TRY IT => Only the lines from the one containing "Green Hippo Plush" through the end of the entries should be returned, exactly as they are, with the pictures omitted.

RECORD EXTRACTS Block Start

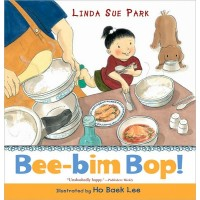 Bee-bim Bop!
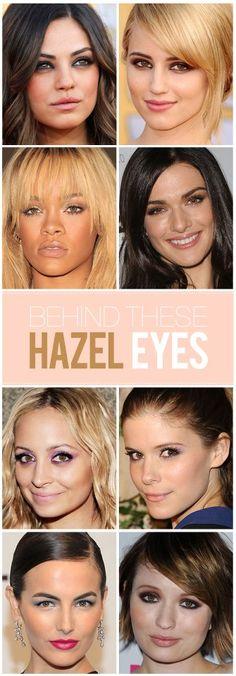 Hazel Eyes - the best eyeshadow looks for green/brown eyes.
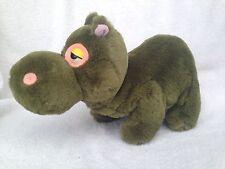 "Sugarloaf Green Hippo Plush 11"" Hippopotamus Stuffed Animal Soft Toy Gorgeous"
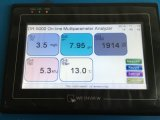 L'aquaculture traitement de l'eau pH Ec Do Fonct Tem 5 en 1 contrôleur analyseur de qualité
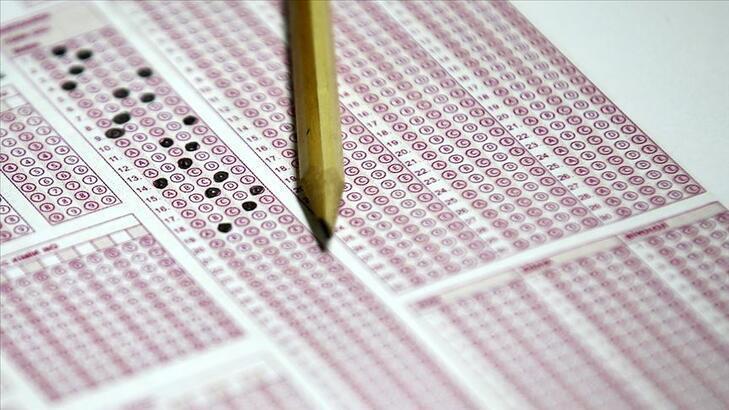 Üniversite sınavı ne zaman? YKS başvuruları başladı mı?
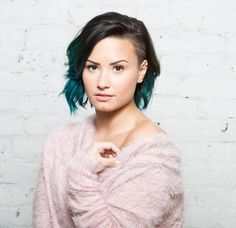 Demi Lovato 'Charming' Movie Role! - http://oceanup.com/2015/02/20/demi-lovato-charming-movie-role/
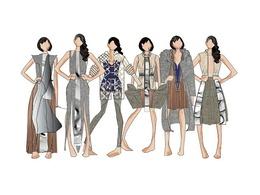 The Fashion Studio's header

RECORD EXTRACTS Block End

TASK RESULT =>
 "Sugarloaf Green Hippo Plush 11"" Hippopotamus Stuffed Animal Soft Toy Gorgeous"
 L'aquaculture traitement de l'eau pH Ec Do Fonct Tem 5 en 1 contrôleur analyseur de qualité
 Üniversite sınavı ne zaman? YKS başvuruları başladı mı?
 Demi Lovato 'Charming' Movie Role! - http://oceanup.com/2015/02/20/demi-lovato-charming-movie-role/
 The Fashion Studio's header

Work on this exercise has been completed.